4. Un contrat mis sur l’école et sa mission de service public
Vu ainsi, le pacte peut faire penser à un vaste bricolage, un de plus, qui ne résoudra en rien les problèmes connus de l’éducation nationale. Ce serait gravement sous-estimer la profonde transformation qu’il opère, à petite dose pour commencer, et la menace qu’il fait ainsi peser sur tout notre système scolaire. Car, à la mission de service public, portée par des personnels formés, exercée dans un cadre d’emploi sécurisé assurant la liberté pédagogique de celles et ceux qui l’assurent, le pacte et ses « briques » ne substituent rien de moins qu’un paiement à la tâche (ou à la mission), annualisé, où la commande l’emporte sur toute autre considération, où l’enseignant n’est plus le concepteur de ses cours mais une sorte particulière de personnel contractuel. Des emplois bien réels – de coordination et de suivi de projet, d’orientation, soutien ou remédiation, théoriquement assurés aujourd’hui par des conseillers d’orientation, des conseillers principaux d’éducation, des enseignants spécialisés, des directeurs de formation professionnelle en LP… – risquent se trouver rapidement menacés. Au passage, en choisissant parmi les demandeurs qui aura sa ou ses « briques »… et la rémunération qui va avec, les supérieurs hiérarchiques (personnel de direction en lycée et collège, inspecteurs en primaire) acquerront un pouvoir direct sur le salaire des professeurs.

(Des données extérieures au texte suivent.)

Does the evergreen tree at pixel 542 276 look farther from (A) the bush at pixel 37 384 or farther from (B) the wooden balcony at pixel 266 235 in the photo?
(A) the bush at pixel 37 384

Il ne faut donc pas s’y tromper : ce que le pacte porte en lui comme la nuée l’orage, c’est l’éclatement du cadre de travail du service public de l’éducation nationale. C’est le germe de la contractualisation généralisée dans l’éducation, aujourd’hui limitée à une partie de l’enseignement privé, celle qui est dite « sous contrat ». Un vieux fantasme porté depuis des lustres par les idéologues ultralibéraux – et que le Grenelle de l’éducation, organisé en 2021 par Jean-Michel Blanquer, avait remis en avant, pour arracher l’éducation des mains de ceux qui en sont aujourd’hui les derniers garants : le personnel, en général, et les enseignants en particulier.